== PROVIDED MATERIAL
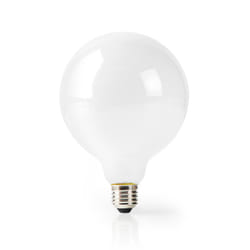 Nedis WIFILF11WTG125 ampoule LED 5 W E27 F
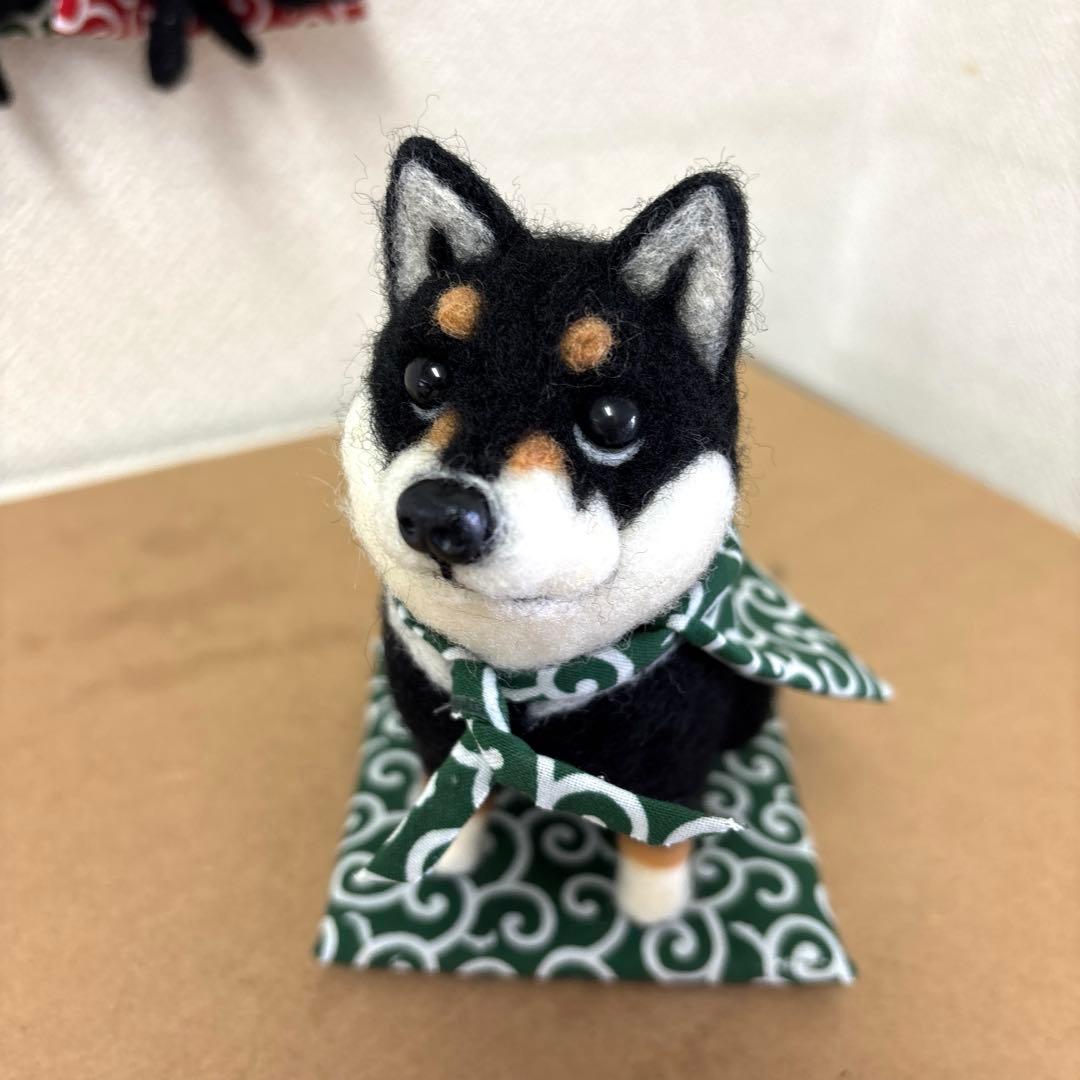 くまくまぷー様　(*☻-☻*)専用♪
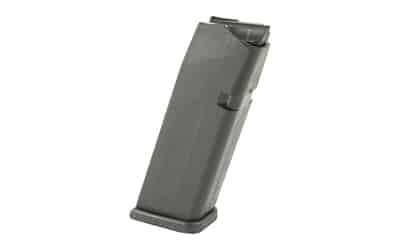 MAG GLOCK OEM 21 45ACP 10RD PKG - Image 2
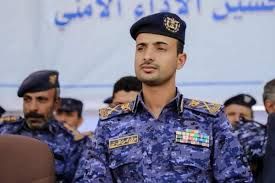 جهاز قمعي حوثي جديد لمواجهة الرفض الشعبي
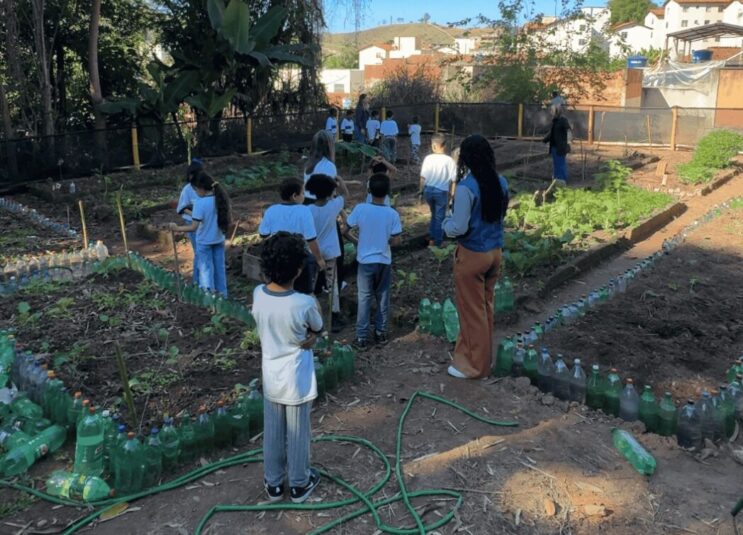 projeto-maos-a-horta-chega-a-novas-escolas-de-itabira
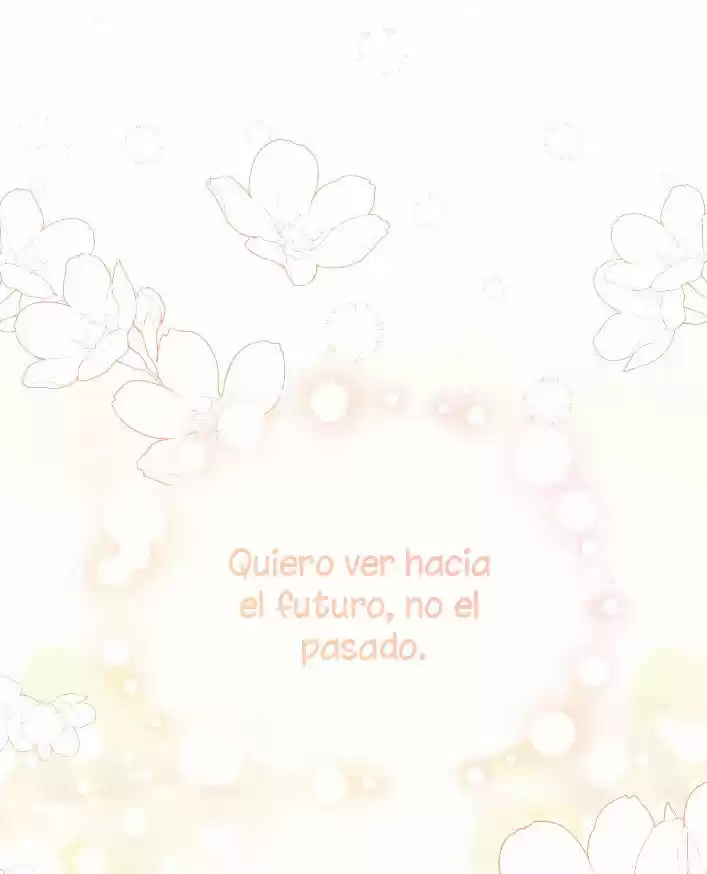 La esposa abandonada tiene un nuevo esposo (2021) - Capítulo 29 - Página 39 - LectorTMOo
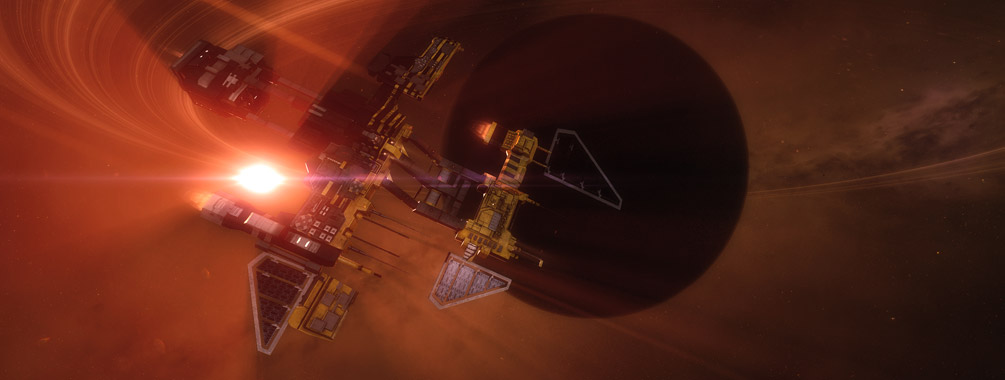 The little Whorrior that could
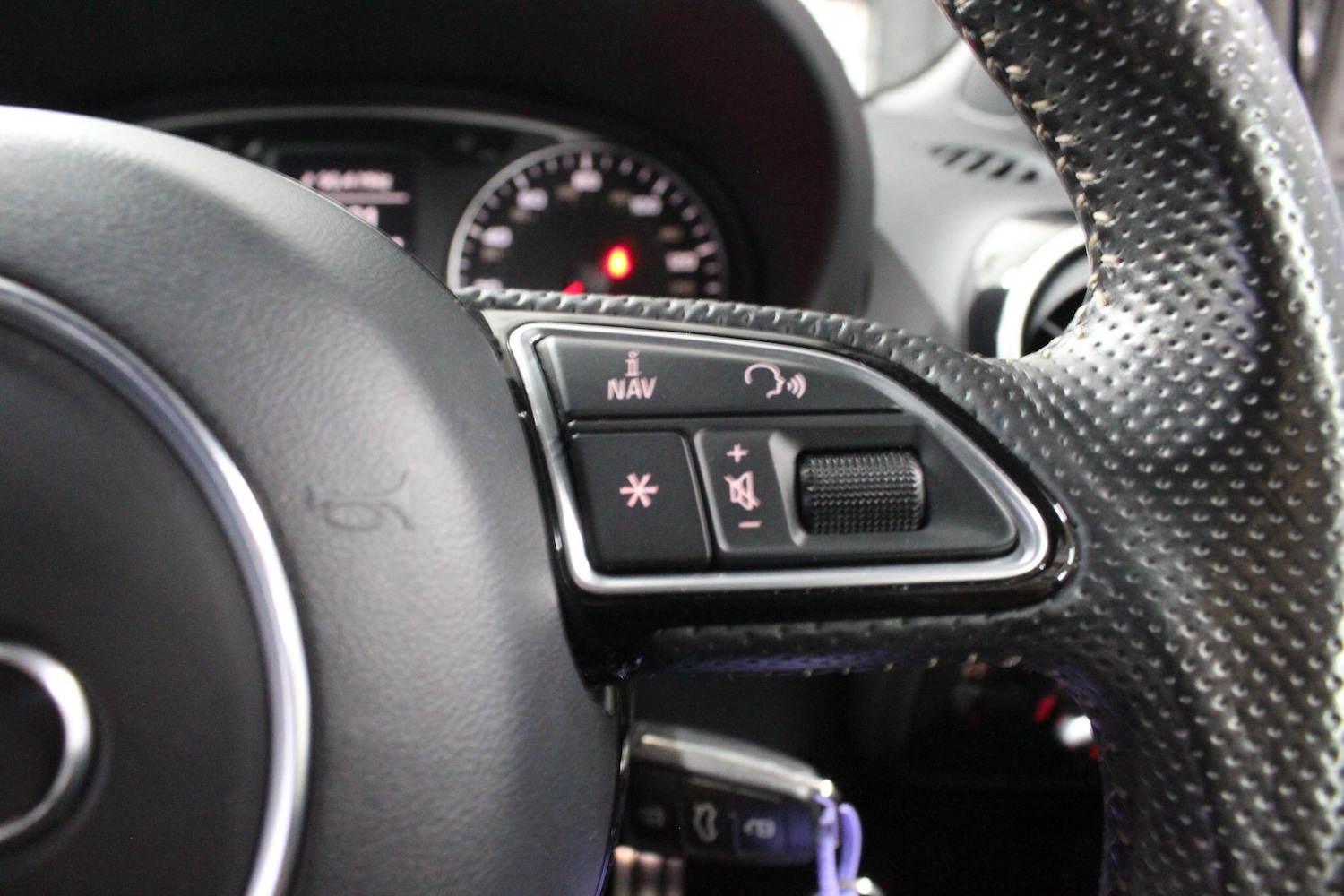 Used Audi A1 2016 for sale - 76484832: Photo 35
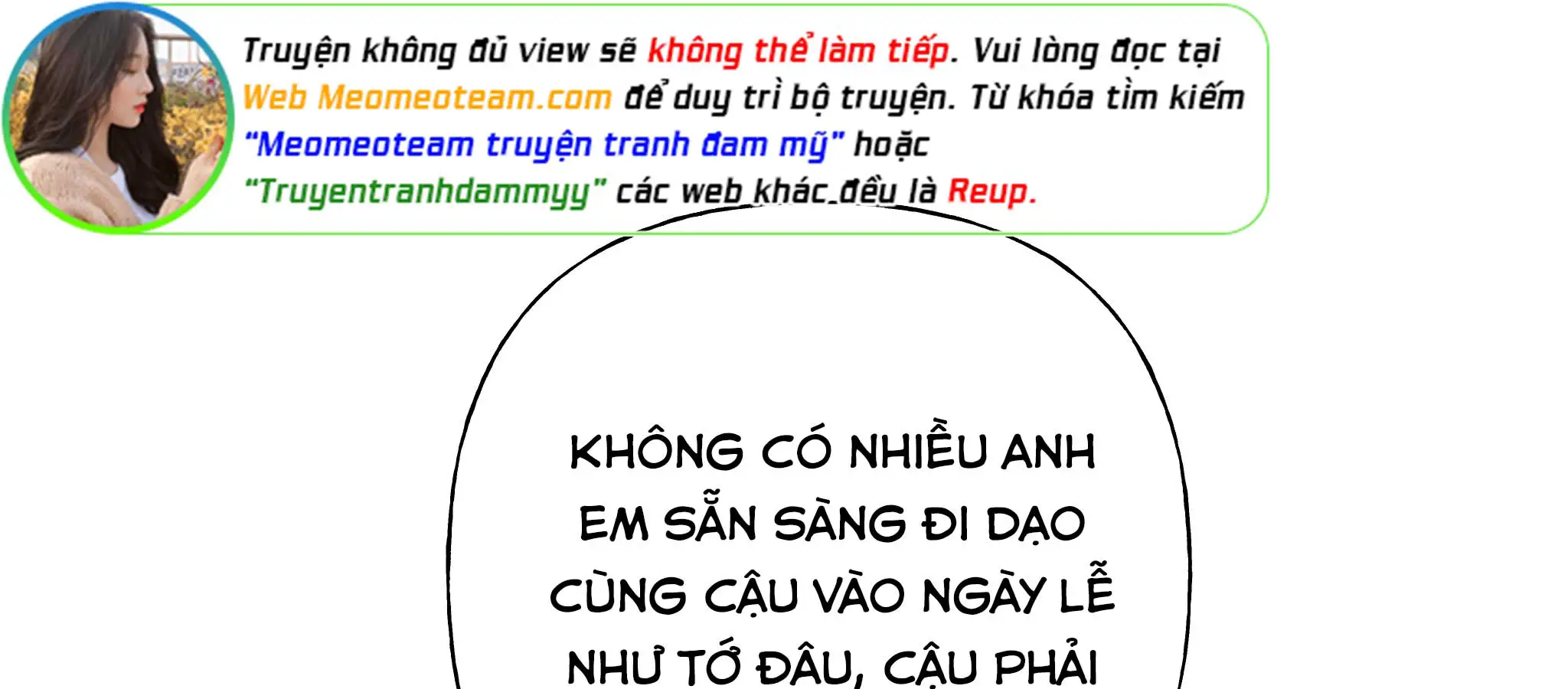 dung-co-to-tinh-voi-toi-ma-chap-36-41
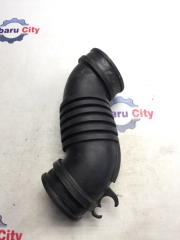 Патрубок впускной Subaru Legacy 2004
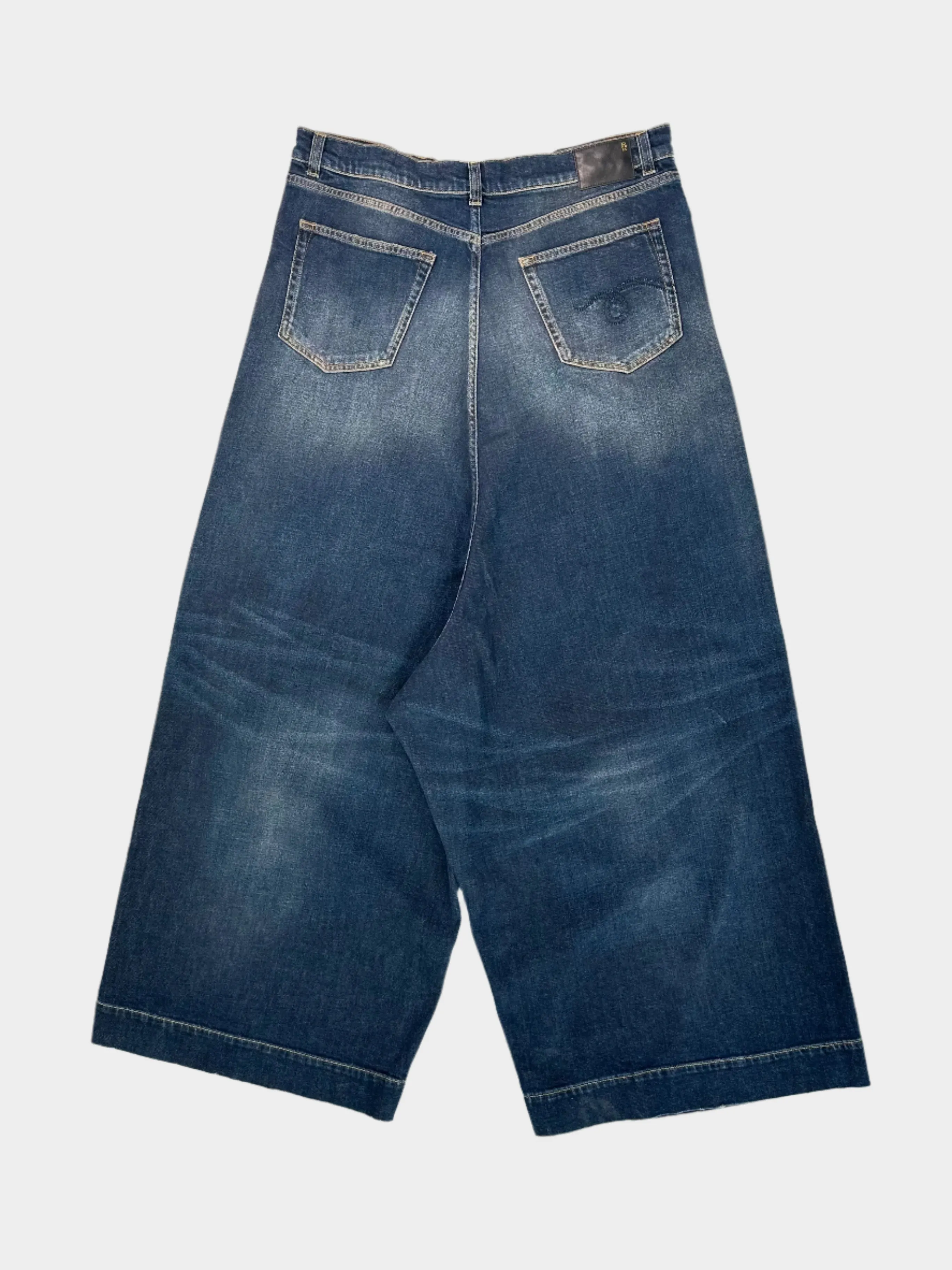 Jesse Jeans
====
* [DIRECTIONS]
Nothing but the lines from the one holding "The little Whorrior that could" through the final line of the records above belongs in the answer, each retyped exactly; omit the pictures.

* [SOLUTION FOR THIS PROBLEM]
 The little Whorrior that could
 Used Audi A1 2016 for sale - 76484832: Photo 35
 dung-co-to-tinh-voi-toi-ma-chap-36-41
 Патрубок впускной Subaru Legacy 2004
 Jesse Jeans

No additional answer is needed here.